Die Entstehung einer Lasergravur für Taschen
Eine Lasergravur entsteht, indem ein gebündelter Lichtstrahl mit sehr hoher Energie auf eine Oberfläche trifft und dort Material abträgt oder verändert. Dieser Lichtstrahl – der Laser – wird durch die Verstärkung von Licht in einem Resonator erzeugt und über Spiegel sowie Linsen präzise auf einen winzigen Punkt fokussiert.
Der Gravurprozess beginnt in der Regel mit einer digitalen Vorlage. Diese Datei wird von einer speziellen Software in Bewegungsbefehle für den Laser umgewandelt. Die Maschine bewegt entweder den Laserstrahl über die Oberfläche oder positioniert das Werkstück unter dem festen Strahl.
Trifft der Laser auf das Material, entsteht an der Auftreffstelle extreme Hitze.
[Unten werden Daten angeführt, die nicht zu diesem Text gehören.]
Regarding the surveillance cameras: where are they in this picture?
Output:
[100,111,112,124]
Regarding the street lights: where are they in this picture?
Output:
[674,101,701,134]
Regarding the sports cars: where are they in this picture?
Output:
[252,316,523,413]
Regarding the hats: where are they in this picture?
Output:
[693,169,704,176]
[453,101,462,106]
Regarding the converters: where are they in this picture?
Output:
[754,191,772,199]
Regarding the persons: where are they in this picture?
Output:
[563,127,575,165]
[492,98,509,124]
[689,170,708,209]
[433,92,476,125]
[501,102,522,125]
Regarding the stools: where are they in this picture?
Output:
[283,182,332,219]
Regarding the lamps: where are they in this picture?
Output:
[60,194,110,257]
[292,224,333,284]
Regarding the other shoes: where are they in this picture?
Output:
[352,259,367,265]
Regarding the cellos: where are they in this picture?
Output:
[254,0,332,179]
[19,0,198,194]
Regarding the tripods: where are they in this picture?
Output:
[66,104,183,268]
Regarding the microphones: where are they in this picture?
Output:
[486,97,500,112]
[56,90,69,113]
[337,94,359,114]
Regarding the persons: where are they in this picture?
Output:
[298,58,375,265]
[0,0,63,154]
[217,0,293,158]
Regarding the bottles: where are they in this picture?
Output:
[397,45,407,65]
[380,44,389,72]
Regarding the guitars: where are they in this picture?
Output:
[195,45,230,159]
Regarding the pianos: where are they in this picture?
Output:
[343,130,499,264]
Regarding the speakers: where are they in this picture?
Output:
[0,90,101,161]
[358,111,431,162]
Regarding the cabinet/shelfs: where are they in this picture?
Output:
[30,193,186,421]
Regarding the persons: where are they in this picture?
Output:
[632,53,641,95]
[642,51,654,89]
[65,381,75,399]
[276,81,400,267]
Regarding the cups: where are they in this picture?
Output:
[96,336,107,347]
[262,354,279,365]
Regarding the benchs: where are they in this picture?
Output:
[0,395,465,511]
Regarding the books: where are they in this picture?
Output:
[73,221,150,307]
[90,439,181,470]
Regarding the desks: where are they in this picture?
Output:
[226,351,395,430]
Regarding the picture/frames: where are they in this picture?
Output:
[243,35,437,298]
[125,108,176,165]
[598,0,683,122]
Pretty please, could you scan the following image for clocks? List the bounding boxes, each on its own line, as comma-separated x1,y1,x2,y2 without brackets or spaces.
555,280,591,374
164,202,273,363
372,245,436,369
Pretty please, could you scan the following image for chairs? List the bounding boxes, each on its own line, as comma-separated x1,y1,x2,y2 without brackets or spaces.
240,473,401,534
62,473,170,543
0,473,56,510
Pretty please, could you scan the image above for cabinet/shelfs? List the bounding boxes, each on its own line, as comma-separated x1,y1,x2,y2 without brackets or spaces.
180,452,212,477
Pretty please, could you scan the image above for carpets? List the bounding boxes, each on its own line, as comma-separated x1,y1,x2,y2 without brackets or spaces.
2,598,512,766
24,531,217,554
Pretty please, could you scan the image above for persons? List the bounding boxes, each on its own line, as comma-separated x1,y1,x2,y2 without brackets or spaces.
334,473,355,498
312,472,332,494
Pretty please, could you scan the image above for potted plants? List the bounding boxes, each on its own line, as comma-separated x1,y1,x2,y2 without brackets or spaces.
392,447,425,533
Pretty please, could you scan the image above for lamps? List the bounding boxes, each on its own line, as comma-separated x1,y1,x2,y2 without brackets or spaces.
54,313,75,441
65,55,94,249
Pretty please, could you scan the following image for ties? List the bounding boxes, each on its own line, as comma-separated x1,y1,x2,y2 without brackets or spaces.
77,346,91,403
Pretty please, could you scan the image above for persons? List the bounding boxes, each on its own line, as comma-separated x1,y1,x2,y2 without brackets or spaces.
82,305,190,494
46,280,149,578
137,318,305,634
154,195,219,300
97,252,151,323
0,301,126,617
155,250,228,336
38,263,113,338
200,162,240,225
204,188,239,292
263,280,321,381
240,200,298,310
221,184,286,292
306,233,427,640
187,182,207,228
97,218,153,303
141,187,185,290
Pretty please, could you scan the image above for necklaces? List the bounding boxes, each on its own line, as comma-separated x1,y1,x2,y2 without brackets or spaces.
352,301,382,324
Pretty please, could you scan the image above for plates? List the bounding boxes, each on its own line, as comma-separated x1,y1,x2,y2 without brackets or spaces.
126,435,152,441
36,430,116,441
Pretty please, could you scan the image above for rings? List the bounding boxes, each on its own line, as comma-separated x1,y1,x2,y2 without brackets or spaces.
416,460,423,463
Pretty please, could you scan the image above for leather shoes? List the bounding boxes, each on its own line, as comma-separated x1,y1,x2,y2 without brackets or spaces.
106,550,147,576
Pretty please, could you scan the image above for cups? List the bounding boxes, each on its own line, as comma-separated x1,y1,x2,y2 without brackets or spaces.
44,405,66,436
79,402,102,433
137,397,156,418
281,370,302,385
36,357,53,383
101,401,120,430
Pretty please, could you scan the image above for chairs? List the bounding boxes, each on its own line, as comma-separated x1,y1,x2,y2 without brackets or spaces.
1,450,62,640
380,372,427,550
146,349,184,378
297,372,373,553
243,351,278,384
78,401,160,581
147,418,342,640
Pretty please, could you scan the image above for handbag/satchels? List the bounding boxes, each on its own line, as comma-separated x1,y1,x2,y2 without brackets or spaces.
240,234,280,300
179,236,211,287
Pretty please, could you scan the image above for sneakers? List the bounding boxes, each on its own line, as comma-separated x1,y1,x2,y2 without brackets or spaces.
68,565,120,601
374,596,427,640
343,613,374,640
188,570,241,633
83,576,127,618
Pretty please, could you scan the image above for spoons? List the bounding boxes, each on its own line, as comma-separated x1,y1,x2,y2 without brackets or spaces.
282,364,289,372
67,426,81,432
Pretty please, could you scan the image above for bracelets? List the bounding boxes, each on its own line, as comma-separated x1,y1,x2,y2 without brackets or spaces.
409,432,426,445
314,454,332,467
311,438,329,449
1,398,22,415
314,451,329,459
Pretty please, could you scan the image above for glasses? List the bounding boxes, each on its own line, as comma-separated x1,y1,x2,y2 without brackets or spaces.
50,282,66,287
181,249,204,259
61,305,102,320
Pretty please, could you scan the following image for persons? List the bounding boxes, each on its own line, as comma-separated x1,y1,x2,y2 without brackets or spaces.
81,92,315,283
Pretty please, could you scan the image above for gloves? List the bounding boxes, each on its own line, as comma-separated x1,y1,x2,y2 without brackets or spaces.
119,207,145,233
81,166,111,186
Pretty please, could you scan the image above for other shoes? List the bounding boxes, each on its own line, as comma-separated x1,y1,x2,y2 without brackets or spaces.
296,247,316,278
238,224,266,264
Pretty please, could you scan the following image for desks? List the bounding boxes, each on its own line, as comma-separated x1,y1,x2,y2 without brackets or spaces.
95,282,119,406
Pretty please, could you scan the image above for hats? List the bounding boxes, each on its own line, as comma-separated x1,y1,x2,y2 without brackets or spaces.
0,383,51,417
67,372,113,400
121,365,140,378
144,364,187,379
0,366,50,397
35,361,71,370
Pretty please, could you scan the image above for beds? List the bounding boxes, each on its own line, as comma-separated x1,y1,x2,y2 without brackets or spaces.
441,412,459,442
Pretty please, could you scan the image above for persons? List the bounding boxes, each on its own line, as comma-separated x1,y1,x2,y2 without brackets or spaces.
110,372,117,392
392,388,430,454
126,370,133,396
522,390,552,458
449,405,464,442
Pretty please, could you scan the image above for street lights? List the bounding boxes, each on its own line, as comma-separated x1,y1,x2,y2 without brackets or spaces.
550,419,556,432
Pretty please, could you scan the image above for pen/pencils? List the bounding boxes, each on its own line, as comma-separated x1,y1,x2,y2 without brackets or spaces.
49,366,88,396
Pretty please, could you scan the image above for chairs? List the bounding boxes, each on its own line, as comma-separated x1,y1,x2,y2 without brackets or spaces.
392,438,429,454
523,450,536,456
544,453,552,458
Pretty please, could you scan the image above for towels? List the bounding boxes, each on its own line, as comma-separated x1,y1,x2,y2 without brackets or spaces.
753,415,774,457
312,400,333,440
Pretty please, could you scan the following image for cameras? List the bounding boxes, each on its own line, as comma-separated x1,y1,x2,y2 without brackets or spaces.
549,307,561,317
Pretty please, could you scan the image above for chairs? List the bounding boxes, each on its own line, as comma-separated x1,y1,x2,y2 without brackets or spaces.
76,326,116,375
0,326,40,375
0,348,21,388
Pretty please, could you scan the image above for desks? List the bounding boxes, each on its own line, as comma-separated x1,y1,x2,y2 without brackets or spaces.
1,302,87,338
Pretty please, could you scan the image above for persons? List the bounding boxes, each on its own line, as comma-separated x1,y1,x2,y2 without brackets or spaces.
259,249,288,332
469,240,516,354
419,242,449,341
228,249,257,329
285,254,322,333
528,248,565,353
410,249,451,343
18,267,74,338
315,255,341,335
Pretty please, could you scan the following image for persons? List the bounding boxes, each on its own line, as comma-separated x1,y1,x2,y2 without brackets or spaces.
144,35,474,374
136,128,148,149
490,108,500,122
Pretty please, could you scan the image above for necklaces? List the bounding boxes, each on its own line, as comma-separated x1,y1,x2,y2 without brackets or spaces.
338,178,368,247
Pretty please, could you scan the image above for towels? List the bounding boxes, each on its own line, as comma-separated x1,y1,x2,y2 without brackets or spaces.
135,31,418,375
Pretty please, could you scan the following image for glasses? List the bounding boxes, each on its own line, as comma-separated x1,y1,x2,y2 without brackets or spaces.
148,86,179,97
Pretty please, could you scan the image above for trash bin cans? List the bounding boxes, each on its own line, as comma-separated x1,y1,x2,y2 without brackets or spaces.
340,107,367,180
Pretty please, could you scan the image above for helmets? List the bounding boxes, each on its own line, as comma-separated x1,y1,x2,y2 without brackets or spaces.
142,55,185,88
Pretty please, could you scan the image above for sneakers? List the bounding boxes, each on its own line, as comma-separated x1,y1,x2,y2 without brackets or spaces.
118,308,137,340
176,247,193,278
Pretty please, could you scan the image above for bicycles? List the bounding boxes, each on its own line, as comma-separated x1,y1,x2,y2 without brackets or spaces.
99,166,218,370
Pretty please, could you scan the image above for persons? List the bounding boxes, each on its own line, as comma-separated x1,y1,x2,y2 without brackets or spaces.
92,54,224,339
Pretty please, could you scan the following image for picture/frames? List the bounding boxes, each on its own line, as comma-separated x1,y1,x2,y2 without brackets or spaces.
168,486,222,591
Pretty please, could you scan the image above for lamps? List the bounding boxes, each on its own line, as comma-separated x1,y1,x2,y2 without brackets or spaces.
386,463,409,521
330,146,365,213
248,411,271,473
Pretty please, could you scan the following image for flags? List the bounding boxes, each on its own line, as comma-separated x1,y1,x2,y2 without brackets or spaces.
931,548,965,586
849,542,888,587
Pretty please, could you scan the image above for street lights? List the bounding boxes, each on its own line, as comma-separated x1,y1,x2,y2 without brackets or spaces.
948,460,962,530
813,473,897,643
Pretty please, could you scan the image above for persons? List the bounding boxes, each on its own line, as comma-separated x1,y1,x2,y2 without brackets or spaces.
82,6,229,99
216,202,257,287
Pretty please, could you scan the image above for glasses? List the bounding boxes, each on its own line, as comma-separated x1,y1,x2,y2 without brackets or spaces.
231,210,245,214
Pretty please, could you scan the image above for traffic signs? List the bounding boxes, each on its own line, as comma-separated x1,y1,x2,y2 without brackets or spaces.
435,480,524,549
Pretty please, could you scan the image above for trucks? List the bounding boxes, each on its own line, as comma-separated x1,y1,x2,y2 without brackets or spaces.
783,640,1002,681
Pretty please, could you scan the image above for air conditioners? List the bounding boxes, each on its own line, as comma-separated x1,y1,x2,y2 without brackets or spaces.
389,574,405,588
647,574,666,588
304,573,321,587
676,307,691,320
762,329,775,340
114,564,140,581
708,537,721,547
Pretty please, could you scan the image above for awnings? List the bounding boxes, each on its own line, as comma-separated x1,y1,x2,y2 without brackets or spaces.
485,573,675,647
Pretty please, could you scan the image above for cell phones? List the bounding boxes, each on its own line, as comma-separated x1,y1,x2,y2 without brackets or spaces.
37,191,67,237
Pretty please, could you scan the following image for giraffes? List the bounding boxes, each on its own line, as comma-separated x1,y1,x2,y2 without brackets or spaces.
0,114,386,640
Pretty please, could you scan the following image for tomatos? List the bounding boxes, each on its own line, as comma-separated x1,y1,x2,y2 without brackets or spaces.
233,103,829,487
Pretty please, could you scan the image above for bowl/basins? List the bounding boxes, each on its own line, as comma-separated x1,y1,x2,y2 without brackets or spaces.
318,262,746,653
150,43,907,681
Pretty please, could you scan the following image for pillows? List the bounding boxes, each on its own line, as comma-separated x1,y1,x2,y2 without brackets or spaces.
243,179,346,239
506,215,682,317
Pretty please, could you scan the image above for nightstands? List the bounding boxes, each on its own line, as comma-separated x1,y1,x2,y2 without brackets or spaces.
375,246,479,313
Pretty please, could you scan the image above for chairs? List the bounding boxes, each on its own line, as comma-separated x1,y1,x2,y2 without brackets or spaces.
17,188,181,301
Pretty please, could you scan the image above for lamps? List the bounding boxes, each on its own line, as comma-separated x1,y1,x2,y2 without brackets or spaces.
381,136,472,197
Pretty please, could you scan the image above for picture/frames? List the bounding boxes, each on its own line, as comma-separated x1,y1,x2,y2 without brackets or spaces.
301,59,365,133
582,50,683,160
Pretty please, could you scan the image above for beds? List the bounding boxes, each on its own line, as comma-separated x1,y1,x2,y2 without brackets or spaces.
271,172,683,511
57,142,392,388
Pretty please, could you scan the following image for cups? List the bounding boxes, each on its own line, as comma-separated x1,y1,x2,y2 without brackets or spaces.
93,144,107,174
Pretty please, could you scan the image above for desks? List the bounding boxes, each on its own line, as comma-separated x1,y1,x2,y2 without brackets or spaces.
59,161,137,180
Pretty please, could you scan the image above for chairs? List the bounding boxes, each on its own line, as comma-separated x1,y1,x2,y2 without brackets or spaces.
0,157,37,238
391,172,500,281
Diese Energie bewirkt, dass das Material verdampft, verbrennt oder sich farblich verändert. Je nach Lasertyp (z. B. CO₂-Laser, Faserlaser) und Material (Metall, Holz, Glas, Kunststoff) unterscheiden sich Gravurtiefe, Farbkontraste und Detailgenauigkeit.
Da der Laserstrahl sehr fein gebündelt ist, lassen sich selbst kleinste Strukturen, filigrane Muster und gestochen scharfe Schriftzüge umsetzen – oft im Bereich von Zehntelmillimetern. Anders als beim mechanischen Gravieren entsteht keine direkte mechanische Belastung für das Werkstück, wodurch auch empfindliche oder dünne Materialien bearbeitet werden können.
Das Ergebnis ist eine dauerhafte, präzise und oft edel wirkende Gravur, die weder verblasst noch sich leicht abnutzt. Aus diesem Grund findet Lasergravur Einsatz in Bereichen wie Schmuckherstellung, Werbetechnik, Industriekennzeichnung und personalisierten Geschenken.